### [INSTRUCTIONS TO FOLLOW]
In the introduction on Leofric of Exeter, what does the list written shortly after his death record?

### [PASSAGE FOR REVIEW]
Apud Lotharingos Altus et Doctus: Leofric of Exeter, 1050-1072
By Erika Corradini
Proceedings of the Manchester Centre for Anglo-Saxon Studies Postgraduate Conference, Vol.1 (2005)
Introduction: The life and activities of Leofric, bishop of Exeter, 1050−1072, have recently been the focus of a substantial amount of critical study that has highlighted the bishop’s importance in the crucial period spanning the Norman Conquest. Leofric’s role in the eleventh-century English Church has too often been obscured by exiguous historical evidence that has caused the reconstruction of his episcopacy to be a difficult task. Unlike his peer and colleague Wulfstan II, bishop of Worcester 1062−1095, whose ‘vita’ has glorified his position within the English church, Leofric does not seem to have been much celebrated after his death. This is quite possibly due to the complete absence of a hagiographic ‘vita’ dedicated to him. That Leofric was a positive pastoral figure for his Cathedral may however be deduced from a list written shortly after his death in 1072 that records the goods that Leofric accumulated during his office and that he eventually donated to Exeter Cathedral. This document enumerates the fortune that Leofric acquired during his pontificate in order to restore the resources of a poorly endowed episcopal seat like Exeter that had suffered the plundering of Viking raids in the early years of the century.

### [RECORD EXTRACTS]
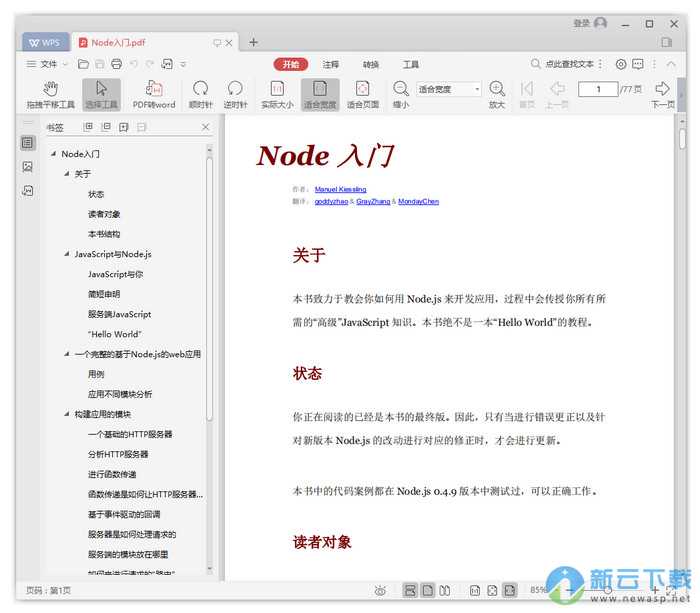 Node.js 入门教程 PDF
--
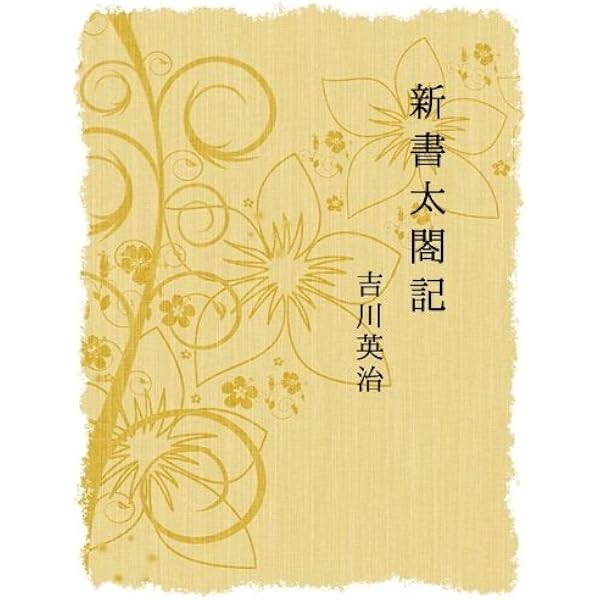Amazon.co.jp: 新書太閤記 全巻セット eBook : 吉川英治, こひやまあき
* * *
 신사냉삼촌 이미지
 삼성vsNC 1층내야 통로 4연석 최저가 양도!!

### [EXPECTED OUTPUT]
It records the goods Leofric accumulated during his office and eventually donated to Exeter Cathedral.